Find the solution of $u_t + bu_x = 0$

Question

let $b \in \mathbb{R} $be constant .Solve:

$$\frac{\partial u}{\partial t} (x,t) + b \frac{ \partial u}{\partial x}(x,t) =0 , \quad x \in \mathbb{R}, \quad t >0$$

$$ u(x,0) = x^2$$

My attempt : $\frac{\partial}{\partial t} u (x,t) =- b \frac{ \partial u}{\partial x}(x,t) $ , Now again differenting both l.h.S and r.h.s , we get $$\frac{\partial^2}{\partial t^2} (x,t) =- b \frac{ \partial^2 u}{\partial x^2}(x,t) $$

after that applying the D alembert formula we have $$u(x,t) = \frac{(x+ bt)^2 +(x-bt)^2}{2} + \frac{1}{2b}\int_{x-bt}^{x+bt}0\,{\rm d}s.$$

Is its true ?

Answer 1

$$\frac{\partial u}{ dt} (x,t) + b \frac{ \partial u}{dx}(x,t) =0 $$ With the method of characteristics the general solution is immediate : $$u(x,t)=F(x-bt)$$ with arbitrary function $F$.

Condition : $u(x,0)=F(x)=x^2$. Now the function is known : $F(X)=X^2$ . We put it into the above general solution where $X=(x-bt)$ . $$u(x,t)=(x-bt)^2$$

Answer 2

Hint

Let $$\hat u(\alpha ,t)=\int_{\mathbb R}u(x,t)e^{-2i\pi \alpha x}\,\mathrm d x.$$ Then, $$\partial _xu(x,t)+b\partial _tu(x,t)=0\iff \frac{\mathrm d}{\mathrm d t}\hat u(\alpha ,t)-2i\pi \alpha \cdot \hat u(\alpha ,t)=0,$$ which is just a linear ODE to solve.

Answer 3

Making the change of variables

$$ \cases{ \xi=x\\ \eta=x-b t } $$

we have

$$ u(x,t) = w(\xi,\eta) $$

and after the change of variables we have

$$ b w_{\xi}(\xi,\eta)=0 \Rightarrow w(\xi,\eta) = \phi(\eta) $$

now considering the initial conditions

$$ \phi(b x) = x^2\Rightarrow \phi(\eta) = \left(\frac{\eta}{b}\right)^2 $$

and finally

$$ u(x,t) = \left(x - b t\right)^2 $$

Answer 4

Your approach is correct provided that the solution is sufficiently smooth (which is the case here).
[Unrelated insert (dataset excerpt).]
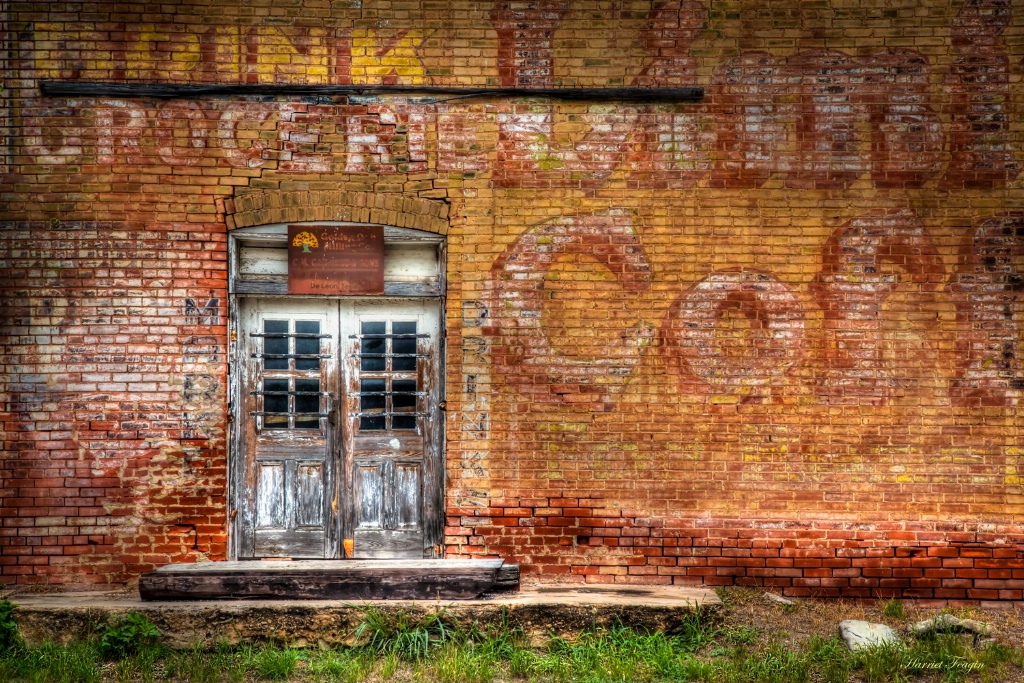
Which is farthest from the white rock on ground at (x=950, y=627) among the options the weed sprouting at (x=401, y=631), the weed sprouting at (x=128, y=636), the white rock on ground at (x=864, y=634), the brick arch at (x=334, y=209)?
the weed sprouting at (x=128, y=636)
However, you made some mistakes in the derivation of the solution. Indeed, differentiating the linear advection equation $u_t + b u_x = 0$ w.r.t. $t$, we have $u_{tt} = -b u_{xt}$. Now, we use the equality of mixed derivatives $u_{xt} = u_{tx}$, and the initial PDE itself $u_{tx} = -b u_{xx}$ after differentiation w.r.t. $x$. Thus, the wave equation $$ u_{tt} = b^2 u_{xx} $$ is obtained. D'Alembert's solution for the initial condition $u(x,0) = x^2$ and $$u_t(x,0) = -b u_x(x, 0 ) = -2b x$$ reads \begin{aligned} u(x,t) &= \tfrac{1}{2} \left[(x+b t)^2 + (x-b t)^2\right] - \int_{x-bt}^{x+bt} \xi \,\text d \xi \\ &= (x-bt)^2 . \end{aligned} This is exactly the solution obtained by the more straightforward method of characteristics (see answer by @JJacquelin).